### PROVIDED DATA
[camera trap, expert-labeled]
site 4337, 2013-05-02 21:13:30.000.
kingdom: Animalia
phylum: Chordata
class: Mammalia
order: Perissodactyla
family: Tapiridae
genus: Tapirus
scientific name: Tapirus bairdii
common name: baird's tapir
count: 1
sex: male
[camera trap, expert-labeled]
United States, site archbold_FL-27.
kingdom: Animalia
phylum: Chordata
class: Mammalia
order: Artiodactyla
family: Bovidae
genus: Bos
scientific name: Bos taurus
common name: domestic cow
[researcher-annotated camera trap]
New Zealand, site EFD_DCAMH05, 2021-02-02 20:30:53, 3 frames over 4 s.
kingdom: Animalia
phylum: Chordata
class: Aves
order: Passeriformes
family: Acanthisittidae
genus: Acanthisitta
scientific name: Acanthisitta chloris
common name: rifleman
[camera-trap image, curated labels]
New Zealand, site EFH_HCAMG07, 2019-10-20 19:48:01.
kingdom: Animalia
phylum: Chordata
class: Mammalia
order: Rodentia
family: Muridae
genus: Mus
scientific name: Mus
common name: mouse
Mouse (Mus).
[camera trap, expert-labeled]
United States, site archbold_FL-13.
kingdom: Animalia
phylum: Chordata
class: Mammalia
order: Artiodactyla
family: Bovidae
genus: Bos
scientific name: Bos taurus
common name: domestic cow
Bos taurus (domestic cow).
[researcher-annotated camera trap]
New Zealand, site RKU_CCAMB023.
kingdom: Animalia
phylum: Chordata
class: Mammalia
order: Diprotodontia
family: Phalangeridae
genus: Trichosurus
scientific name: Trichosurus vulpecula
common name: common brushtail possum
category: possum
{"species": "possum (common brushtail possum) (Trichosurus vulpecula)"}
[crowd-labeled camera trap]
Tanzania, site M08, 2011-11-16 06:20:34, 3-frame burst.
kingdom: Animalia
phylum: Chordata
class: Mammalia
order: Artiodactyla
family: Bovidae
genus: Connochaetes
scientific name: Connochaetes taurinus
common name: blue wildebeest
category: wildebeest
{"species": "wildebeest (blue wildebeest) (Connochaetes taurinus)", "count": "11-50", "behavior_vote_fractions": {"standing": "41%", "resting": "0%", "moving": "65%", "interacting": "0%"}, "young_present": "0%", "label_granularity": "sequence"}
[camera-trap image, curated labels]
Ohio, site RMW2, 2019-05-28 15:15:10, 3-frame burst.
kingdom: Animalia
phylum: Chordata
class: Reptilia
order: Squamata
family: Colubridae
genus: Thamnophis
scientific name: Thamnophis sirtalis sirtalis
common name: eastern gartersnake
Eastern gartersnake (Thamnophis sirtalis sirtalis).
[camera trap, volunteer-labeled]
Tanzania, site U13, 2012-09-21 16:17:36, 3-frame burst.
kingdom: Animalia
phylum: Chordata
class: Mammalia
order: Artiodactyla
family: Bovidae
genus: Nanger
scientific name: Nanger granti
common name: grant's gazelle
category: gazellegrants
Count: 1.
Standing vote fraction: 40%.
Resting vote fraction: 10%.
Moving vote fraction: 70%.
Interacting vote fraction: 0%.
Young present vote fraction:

### WHAT TO PRODUCE
Where a line of the entries contains "States", report that line.

### ANSWER BOX
United States, site archbold_FL-27.
United States, site archbold_FL-13.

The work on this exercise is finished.